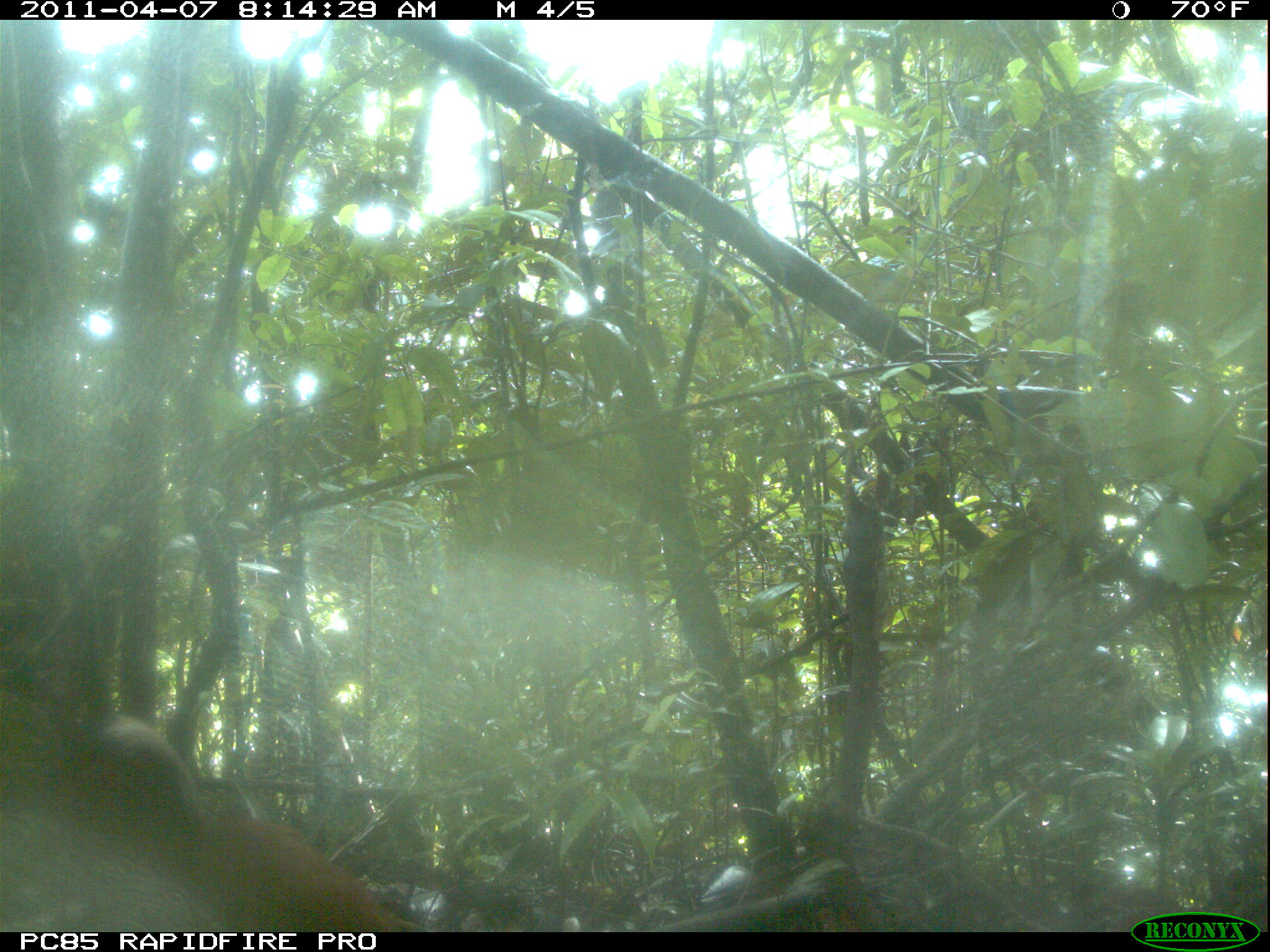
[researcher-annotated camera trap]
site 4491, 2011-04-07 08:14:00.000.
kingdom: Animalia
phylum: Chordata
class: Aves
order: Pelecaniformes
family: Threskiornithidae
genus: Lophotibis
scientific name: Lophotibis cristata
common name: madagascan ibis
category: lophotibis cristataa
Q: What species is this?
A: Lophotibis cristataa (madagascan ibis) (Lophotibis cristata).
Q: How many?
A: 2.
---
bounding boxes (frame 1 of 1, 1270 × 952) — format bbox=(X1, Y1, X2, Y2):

> What needs to be done:
Wherever a picture appears in the records, omit it, and transcribe everything else exactly.

> Reply:
[researcher-annotated camera trap]
site 4491, 2011-04-07 08:14:00.000.
kingdom: Animalia
phylum: Chordata
class: Aves
order: Pelecaniformes
family: Threskiornithidae
genus: Lophotibis
scientific name: Lophotibis cristata
common name: madagascan ibis
category: lophotibis cristataa
Q: What species is this?
A: Lophotibis cristataa (madagascan ibis) (Lophotibis cristata).
Q: How many?
A: 2.
---
bounding boxes (frame 1 of 1, 1270 × 952) — format bbox=(X1, Y1, X2, Y2):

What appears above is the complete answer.